Un extraño sonido se oyó. Una especie de corneta desafinada que contaminaba el apacible aire caluroso de las dos de la tarde. Era Francisca que entonaba alguna canción que él no llegaba a reconocer, para disfrute de Clodomira y para tortura de los demás habitantes de la casa y sus alrededores.

Le había sorprendido a Martín la cantidad de esclavos que había en la casa. Muchos más de los que una señora podía necesitar. Tal vez, Vicente Ávila se dedicara al tráfico de esclavos, no sería algo extraño, la mayor parte de los comerciantes lo hacía, incluyendo al señor Álzaga, alcalde de primer voto y con pretensiones virreinales. Lo atendían con miedo, como temiendo cometer algún error delante de él. Tal vez Vicente fuera un amo demasiado exigente. De esos que exigían la perfección entregando a cambio golpizas.

El molesto sonido se detuvo. Unos momentos después, llegó Clo con cara de consternación:

—Bien. Como habrás podido oír, Francisca cantó para mi deleite. Con mi afecto de hermana le solicité que cantara bien alto, para que tú pudieras oírla.

Martín abrió la boca para contestarle, pero ella alzó una mano.

—¡No! No me lo agradezcas, sé cuánto admiras su voz. Sucedió algo extraño: la señora dijo que no conocía ninguna quinta, ni nadie que tuviese una. Francisca la interrumpió, no te imaginas la expresión de la señora, diciendo que sí conocían una. La quinta se llama Los Ciruelos. ¿Te dice algo ese nombre?

Martín alzó las cejas.

—¿Por qué debería decirme algo? —preguntó Martín sorprendido.

—Porque es propiedad de la familia Torres.

Su hermano se incorporó en el sillón, quitando los pies del taburete.

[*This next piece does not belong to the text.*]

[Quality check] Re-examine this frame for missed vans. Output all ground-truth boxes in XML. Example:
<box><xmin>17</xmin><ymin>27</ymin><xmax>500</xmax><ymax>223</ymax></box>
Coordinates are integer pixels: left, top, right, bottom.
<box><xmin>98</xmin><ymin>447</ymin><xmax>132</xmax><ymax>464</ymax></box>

—Sí. De tu familia Torres. Aparentemente la señora se había olvidado de aquella quinta. Después dijo que consideró que tú no querrías saber nada con aquella familia. Lo cierto es que mintió y Francisca estaba tan agotada por el canto que no se dio cuenta. La familia está pasando unos días allí, en San Isidro. Yo sugerí que fuésemos, puesto que tú conoces a la familia Torres no será una falta de respeto.

Martín se puso de pie. No tenía pensado ver a Jimena Torres, eso estaba fuera de todo lo que había planeado. Solamente había querido buscar un lugar más fresco donde recuperarse, no reencontrarse con la mujer que le conmocionaba el espíritu cada vez que la veía.

—No creo que debamos ir. No parecen muy buena compañía, según dijo doña Mariana.

—Solamente las acusó de ganarse la vida, Martín. Me extraña que uses esa excusa. Y has hablado tanto de ella que ya no puedo más de la curiosidad. No insistas, hermano, iremos a la quinta y volveremos al anochecer. Con buena suerte, mamá dormirá una de sus largas siestas. Con mala suerte, volveré y me tendré que ocupar de ella. En todo caso, una visita a la quinta me hará bien.